**WHAT YOU ARE ASKED TO DO**
The line containing "X3 RCS certified" and every line after it, through the end of the material: copy these exactly and nothing else, leaving pictures out.

——

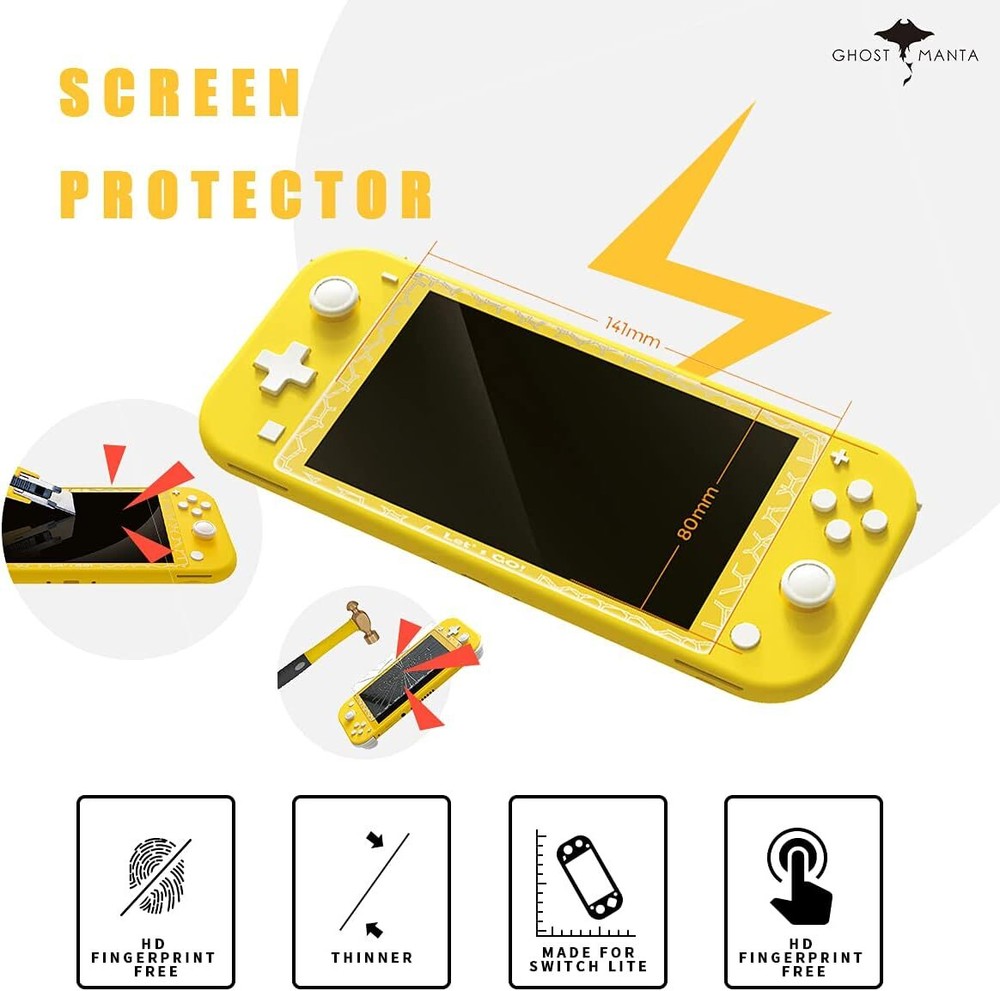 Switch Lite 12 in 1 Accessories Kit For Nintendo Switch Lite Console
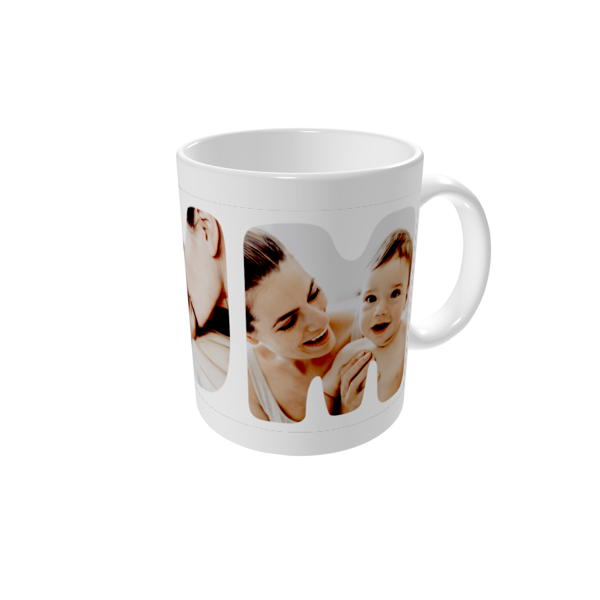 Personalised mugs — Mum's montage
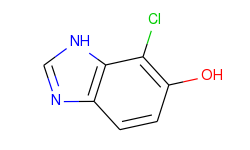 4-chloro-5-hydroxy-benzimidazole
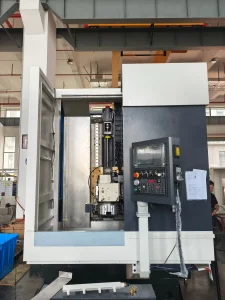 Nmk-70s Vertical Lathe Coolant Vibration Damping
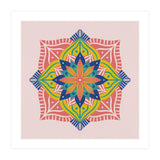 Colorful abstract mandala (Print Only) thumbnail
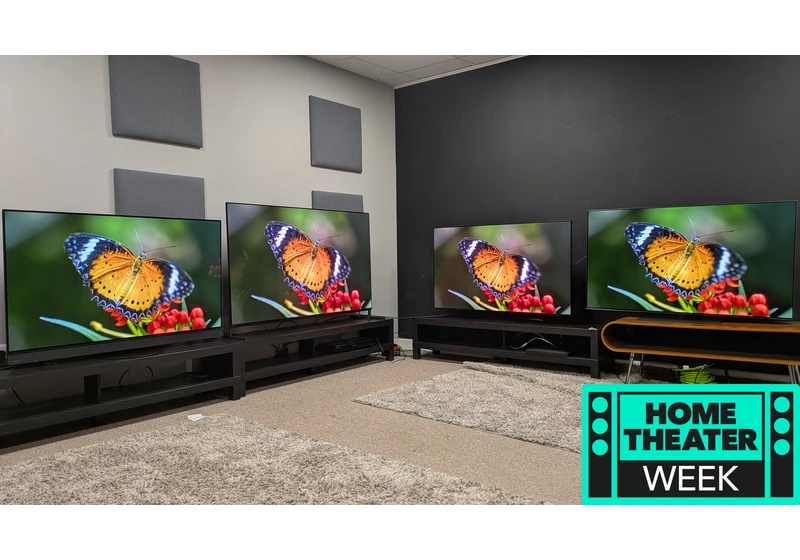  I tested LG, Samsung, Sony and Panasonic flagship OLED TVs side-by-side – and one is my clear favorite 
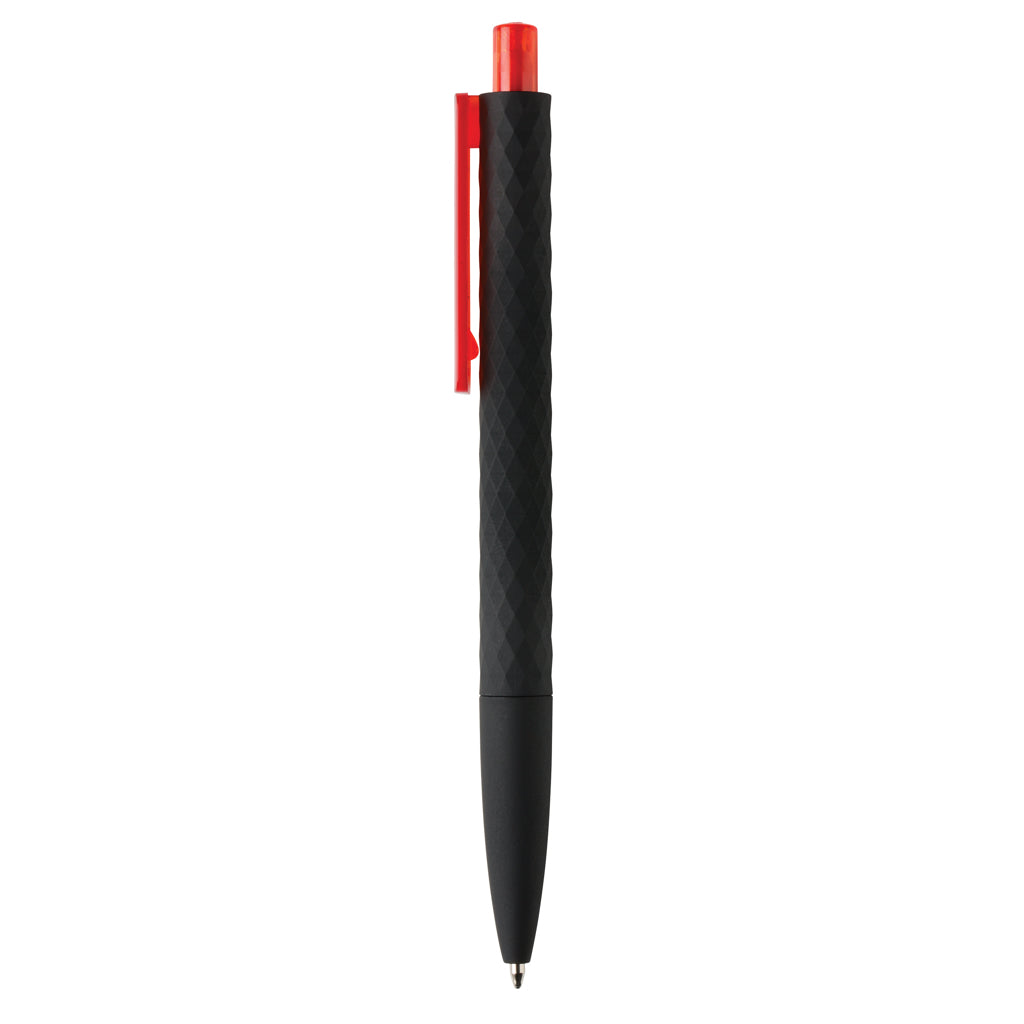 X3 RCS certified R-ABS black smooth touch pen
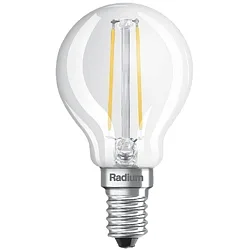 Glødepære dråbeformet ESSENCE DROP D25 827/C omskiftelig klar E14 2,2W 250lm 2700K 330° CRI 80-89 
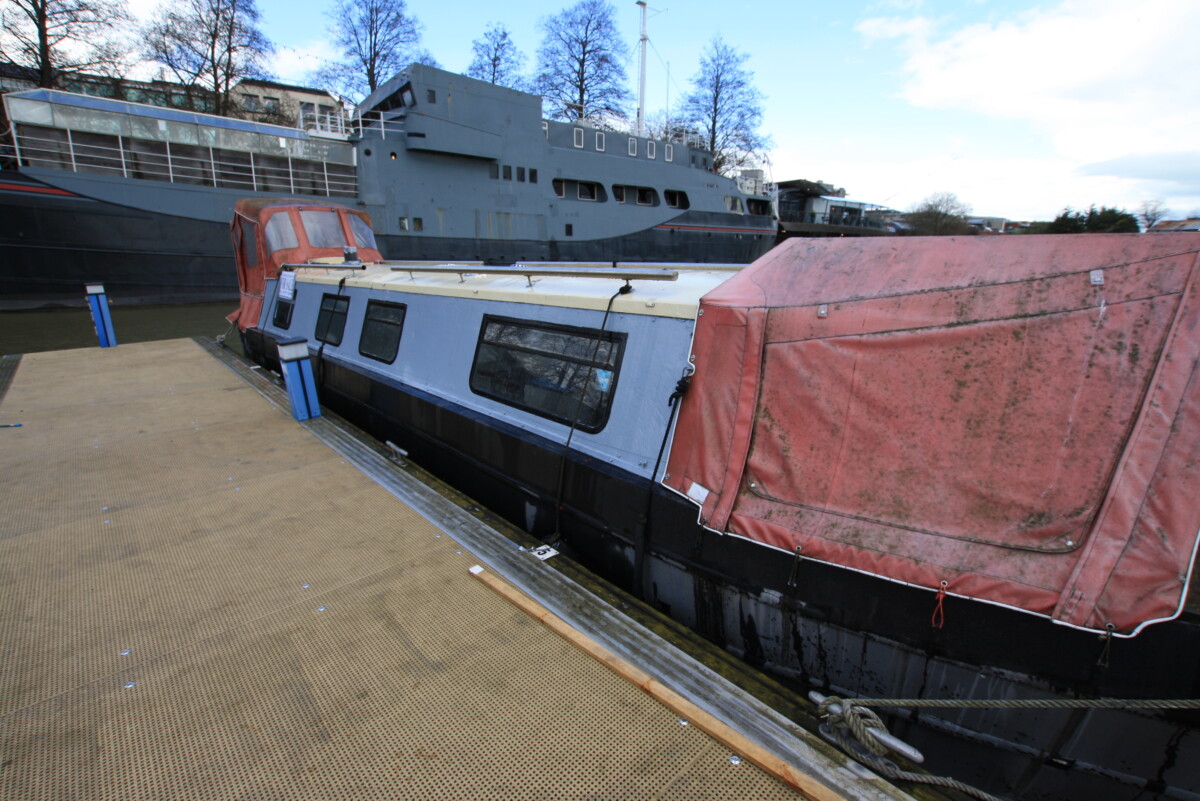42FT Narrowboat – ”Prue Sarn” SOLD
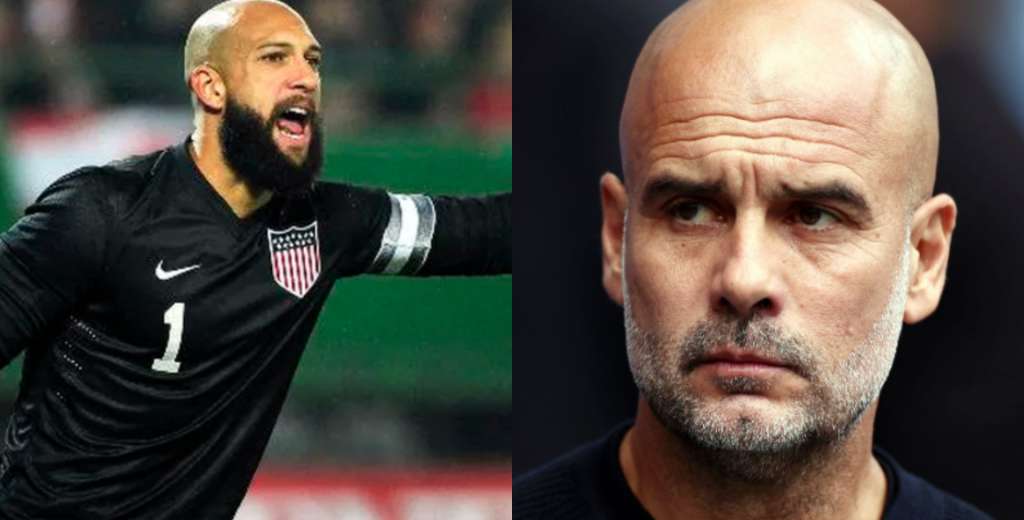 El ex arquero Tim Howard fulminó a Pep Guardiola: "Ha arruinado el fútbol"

——

**RESULT OF THIS TASK**
 X3 RCS certified R-ABS black smooth touch pen
 Glødepære dråbeformet ESSENCE DROP D25 827/C omskiftelig klar E14 2,2W 250lm 2700K 330° CRI 80-89 
42FT Narrowboat – ”Prue Sarn” SOLD
 El ex arquero Tim Howard fulminó a Pep Guardiola: "Ha arruinado el fútbol"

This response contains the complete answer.